# Tips for changing GM 3.8 spark plugs????



## polarzak (Dec 1, 2008)

Anyone have any tips or "secrets" to changing the back three plugs on a Buick Lucerne 3.8? Or is is just a couple of hours of pure frustration, skinned knuckles, swearing, and a lot of booze? It sure looks like that will be the situation. Thanks.


----------



## DH558 (Dec 8, 2013)

polarzak said:


> Anyone have any tips or "secrets" to changing the back three plugs on a Buick Lucerne 3.8? Or is is just a couple of hours of pure frustration, skinned knuckles, swearing, and a lot of booze? It sure looks like that will be the situation. Thanks.

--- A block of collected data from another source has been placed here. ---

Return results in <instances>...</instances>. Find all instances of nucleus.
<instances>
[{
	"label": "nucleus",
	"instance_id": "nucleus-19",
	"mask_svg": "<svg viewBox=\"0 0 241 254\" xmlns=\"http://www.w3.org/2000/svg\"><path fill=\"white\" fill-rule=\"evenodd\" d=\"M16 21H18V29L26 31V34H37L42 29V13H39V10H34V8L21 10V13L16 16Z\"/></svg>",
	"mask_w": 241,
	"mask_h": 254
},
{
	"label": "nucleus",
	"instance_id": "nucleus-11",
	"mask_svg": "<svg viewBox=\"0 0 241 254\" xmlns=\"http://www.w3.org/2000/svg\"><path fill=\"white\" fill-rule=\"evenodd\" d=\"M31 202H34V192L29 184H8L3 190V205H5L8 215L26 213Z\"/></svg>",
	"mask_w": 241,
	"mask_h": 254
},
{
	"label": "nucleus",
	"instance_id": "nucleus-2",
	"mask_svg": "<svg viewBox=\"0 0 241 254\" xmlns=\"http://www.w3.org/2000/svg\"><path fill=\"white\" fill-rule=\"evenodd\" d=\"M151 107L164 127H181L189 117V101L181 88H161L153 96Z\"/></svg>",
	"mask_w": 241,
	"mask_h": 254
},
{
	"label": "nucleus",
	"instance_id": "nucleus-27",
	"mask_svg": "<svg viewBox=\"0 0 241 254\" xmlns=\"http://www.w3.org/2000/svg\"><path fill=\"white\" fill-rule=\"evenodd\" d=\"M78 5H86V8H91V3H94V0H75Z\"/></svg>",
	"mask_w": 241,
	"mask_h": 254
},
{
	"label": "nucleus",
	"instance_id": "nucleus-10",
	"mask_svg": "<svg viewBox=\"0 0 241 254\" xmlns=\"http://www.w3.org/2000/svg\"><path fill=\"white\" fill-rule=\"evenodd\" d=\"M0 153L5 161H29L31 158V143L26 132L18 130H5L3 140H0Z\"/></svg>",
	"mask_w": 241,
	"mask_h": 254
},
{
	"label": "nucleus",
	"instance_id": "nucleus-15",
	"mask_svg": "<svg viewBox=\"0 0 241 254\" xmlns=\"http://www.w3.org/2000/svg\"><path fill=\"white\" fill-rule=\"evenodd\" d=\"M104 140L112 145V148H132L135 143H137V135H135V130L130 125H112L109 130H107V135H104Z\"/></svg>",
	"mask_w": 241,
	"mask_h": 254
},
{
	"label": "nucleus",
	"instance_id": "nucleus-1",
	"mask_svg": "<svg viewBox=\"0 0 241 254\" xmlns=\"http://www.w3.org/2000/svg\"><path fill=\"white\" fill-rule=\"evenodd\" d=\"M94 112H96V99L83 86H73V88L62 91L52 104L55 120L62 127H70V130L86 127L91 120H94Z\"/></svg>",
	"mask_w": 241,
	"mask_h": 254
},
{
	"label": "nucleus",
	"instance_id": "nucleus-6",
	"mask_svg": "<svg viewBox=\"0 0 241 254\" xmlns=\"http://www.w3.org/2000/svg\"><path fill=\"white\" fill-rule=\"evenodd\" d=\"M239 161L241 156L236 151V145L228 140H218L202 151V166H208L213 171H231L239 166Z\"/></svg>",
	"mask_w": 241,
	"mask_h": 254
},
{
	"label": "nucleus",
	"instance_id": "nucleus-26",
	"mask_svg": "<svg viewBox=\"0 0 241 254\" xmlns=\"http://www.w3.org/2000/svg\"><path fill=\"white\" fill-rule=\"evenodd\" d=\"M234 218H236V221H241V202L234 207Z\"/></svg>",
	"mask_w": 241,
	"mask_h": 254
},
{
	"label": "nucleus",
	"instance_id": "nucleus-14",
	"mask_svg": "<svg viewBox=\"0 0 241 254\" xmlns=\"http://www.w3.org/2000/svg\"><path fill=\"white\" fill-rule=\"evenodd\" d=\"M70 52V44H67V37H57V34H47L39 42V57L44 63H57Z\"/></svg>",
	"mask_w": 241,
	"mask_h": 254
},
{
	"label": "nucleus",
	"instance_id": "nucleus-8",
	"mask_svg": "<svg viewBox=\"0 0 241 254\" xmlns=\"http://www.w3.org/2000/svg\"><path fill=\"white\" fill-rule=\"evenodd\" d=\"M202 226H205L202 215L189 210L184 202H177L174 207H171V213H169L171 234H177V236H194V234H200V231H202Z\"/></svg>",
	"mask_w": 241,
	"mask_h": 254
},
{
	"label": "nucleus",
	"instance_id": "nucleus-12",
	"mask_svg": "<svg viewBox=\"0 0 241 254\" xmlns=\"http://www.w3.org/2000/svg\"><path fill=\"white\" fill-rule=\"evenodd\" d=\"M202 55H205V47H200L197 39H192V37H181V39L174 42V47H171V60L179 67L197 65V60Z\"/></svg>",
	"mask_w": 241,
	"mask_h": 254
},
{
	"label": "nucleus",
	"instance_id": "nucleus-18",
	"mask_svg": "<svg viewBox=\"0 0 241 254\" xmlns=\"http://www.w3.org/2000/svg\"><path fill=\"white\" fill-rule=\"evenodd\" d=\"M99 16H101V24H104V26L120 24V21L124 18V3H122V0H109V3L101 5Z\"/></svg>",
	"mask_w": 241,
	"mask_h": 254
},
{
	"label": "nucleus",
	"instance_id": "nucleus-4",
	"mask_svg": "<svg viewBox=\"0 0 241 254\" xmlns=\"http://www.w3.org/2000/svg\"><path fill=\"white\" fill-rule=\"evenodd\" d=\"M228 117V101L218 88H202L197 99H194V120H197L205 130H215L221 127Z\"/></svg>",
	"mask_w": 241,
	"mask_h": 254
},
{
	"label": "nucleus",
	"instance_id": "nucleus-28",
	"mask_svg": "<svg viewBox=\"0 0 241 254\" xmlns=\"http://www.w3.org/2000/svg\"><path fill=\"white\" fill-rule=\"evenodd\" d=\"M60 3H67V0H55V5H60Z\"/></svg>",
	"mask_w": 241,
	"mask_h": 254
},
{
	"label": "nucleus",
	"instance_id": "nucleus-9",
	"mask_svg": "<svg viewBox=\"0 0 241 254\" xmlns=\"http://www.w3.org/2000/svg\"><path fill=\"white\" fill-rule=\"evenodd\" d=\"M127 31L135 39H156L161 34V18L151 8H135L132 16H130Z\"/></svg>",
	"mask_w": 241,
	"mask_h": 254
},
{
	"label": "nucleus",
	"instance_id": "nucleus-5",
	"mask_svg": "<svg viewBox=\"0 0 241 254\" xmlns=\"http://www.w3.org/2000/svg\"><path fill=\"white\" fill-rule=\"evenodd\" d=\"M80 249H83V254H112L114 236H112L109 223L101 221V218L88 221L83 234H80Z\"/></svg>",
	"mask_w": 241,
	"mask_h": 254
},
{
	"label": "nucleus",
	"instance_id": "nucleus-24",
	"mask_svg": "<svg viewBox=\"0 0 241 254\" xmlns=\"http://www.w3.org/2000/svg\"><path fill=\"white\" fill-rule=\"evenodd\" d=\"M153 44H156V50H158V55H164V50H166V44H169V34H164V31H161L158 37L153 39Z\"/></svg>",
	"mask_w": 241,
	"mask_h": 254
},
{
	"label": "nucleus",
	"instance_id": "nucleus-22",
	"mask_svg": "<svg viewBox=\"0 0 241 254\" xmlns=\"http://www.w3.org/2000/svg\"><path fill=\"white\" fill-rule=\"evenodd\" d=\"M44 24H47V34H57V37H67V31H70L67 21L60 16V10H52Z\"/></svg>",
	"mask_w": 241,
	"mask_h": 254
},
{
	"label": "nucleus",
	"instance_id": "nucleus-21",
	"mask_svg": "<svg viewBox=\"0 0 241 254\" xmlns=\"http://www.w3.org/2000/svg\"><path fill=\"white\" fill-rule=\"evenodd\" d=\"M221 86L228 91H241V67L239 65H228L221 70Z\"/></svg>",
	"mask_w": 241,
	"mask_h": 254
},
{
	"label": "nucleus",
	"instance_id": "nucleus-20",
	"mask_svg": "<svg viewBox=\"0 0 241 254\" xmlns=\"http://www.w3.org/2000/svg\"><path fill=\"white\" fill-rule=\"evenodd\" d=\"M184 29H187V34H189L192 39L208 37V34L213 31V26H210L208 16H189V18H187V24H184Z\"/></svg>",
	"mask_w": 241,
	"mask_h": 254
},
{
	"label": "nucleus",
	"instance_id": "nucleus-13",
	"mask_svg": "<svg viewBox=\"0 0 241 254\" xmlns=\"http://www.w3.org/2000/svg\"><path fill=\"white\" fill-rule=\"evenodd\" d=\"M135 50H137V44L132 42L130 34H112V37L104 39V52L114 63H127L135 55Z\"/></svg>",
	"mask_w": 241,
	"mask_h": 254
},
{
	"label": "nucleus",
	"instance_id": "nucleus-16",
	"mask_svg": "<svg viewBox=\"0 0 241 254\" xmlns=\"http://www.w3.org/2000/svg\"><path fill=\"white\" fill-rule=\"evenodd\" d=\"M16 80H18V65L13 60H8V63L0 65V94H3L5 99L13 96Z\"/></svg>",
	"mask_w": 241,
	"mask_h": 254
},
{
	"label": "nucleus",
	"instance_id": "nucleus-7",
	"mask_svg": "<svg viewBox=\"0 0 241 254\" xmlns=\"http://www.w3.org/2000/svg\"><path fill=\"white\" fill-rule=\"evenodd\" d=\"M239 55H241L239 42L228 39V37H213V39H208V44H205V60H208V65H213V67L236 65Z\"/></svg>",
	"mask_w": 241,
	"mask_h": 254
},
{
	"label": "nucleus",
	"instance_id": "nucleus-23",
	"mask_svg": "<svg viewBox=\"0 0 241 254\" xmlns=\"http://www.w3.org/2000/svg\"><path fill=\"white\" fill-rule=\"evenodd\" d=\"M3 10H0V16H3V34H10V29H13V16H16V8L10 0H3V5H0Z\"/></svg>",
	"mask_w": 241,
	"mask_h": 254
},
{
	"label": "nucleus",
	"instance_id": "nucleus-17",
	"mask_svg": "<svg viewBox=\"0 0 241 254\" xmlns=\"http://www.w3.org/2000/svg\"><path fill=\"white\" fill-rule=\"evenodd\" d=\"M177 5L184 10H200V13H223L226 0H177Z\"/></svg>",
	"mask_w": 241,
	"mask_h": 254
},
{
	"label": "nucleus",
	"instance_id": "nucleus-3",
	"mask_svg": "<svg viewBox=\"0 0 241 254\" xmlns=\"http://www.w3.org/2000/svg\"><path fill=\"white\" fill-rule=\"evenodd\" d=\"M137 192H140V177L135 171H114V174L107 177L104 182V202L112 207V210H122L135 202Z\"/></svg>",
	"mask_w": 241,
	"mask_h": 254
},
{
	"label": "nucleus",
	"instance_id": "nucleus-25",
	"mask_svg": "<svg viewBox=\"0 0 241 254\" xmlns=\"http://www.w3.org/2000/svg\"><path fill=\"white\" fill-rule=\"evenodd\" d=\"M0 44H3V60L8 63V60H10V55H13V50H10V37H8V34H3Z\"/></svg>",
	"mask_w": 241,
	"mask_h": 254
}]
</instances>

I believe that you pretty much have it figured out! The Jimmy and Blazers are pretty much the same way from what I was told. Good luck and post your progress.


----------



## joecaption (Nov 30, 2011)

The engineers that design these things should be made to do all the basic mantaince items on a vehicle before passing that B/S on to customers.
I've found a universal adaptor helps. 
http://www.sears.com/craftsman-universal-joint-3-8-in-drive/p-00904435000P

I also use the shop vac once the plugs out to suck up any trash around the plug hole before installing the new plug.


----------



## Windows on Wash (Aug 30, 2011)

No secrets.

Busted knuckles is all.


----------



## toolaholic (Jul 31, 2011)

Get the thexton engine mover. When I changed plugs in my daughters 3.1 v6 lumina , I removed the dogbones and inserted thexton and cranked engine forward. Google thexton engine mover.


----------



## Windows on Wash (Aug 30, 2011)

Try doing it on a 4th gen Camaro V8.

We got so used to doing it that we just drop the motor.


----------



## raylo32 (Nov 25, 2006)

Indeed, I have on my 1994 LT1! It takes several hours, many busted knuckles, and some serious creativity just to get #2 plug! Some of the others alls you need to do is drop the exhaust. Any way you slice it takes about a good solid day.



Windows on Wash said:


> Try doing it on a 4th gen Camaro V8.
> 
> We got so used to doing it that we just drop the motor.


----------



## Oso954 (Jun 23, 2012)

Try spraying some PB Blaster on the threads, and let them soak a bit. That should help.

When you go to reinstall them, put some hi temp anti seize on the threads. Then torque them. A lot of people over tighten spark plugs.

They will come out a lot easier next time.

My vote for the worst car for plug changing goes to the Shelby GT500. You could fight them, but it was easier to pull the engine.


----------



## Windows on Wash (Aug 30, 2011)

raylo32 said:


> Indeed, I have on my 1994 LT1! It takes several hours, many busted knuckles, and some serious creativity just to get #2 plug! Some of the others alls you need to do is drop the exhaust. Any way you slice it takes about a good solid day.


I had a 4 cat 1996. They were the worst of the LT1 era cars but I feel you pain my man.


----------